Calculating internet speed the Ookla way

May 7, 2011 TestMy.net published the article Why Do My Results Differ From Speedtest.net / Ookla Speed Tests? with a reference to wiki.ookla.com/test_flow (nowadays gone, but available at the Wayback Machine: wiki.ookla.com/test_flow).

A screenshot of the [[test_flow]] page where Ookla describes the working of their Speedtest

At this page Ookla stated:

  1. Small binary files are downloaded from the web server to the client to estimate the connection speed
  2. Based on this result, one of several file sizes is selected to use for the real download test
  3. The test is performed with cache prevention via random strings appended to each download
  4. Up to 8 parallel HTTP threads (configurable) can be used for the test
  5. Throughput samples are received at up to 30 times per second
  6. These samples are then aggregated into 20 slices (each being 5% of the samples)
  7. The fastest 10% and slowest 30% of the slices are then discarded (see * below for more detail)
  8. The remaining slices are averaged together to determine the final result

* Since we are measuring data transported over HTTP via Flash there is potential protocol overhead, buffering due to the many layers between our application and the raw data transfer and throughput bursting due primarily to CPU usage. This accounts largely for dropping the top 10% and bottom 10% of the samples.
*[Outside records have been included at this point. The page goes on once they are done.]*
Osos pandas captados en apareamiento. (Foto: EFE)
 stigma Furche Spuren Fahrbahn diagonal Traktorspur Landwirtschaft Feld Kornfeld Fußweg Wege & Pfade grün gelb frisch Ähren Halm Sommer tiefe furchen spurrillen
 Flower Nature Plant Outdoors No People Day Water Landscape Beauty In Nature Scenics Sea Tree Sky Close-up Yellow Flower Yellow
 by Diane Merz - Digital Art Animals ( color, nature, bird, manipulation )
We also keep our default test length short for the user experience, and compared to this duration the ramp-up period is fairly significant driving us to eliminate another 20% of the bottom result samples.

In other words Ookla used to measure (100 - 10 =) 90% of your internet speed.

Sandbox support

At the forgotten (?) sandbox support page How does the test itself work? How is the result calculated? Ookla still states (...) The fastest 10% and slowest 30% of the slices are then discarded (...).

It's important to realize that this explanation was given when Speedtest was still Flash-based. (...) we are measuring data transported over HTTP (via Flash) (...).

Nowadays, Ookla still measures 90% of your internet speed. This is true for all mainstream speedtests like Cloudflare. Cloudflare writes on their about page: (...) Speed is measured by downloading/uploading progressively larger files and taking the 90th percentile speed (...).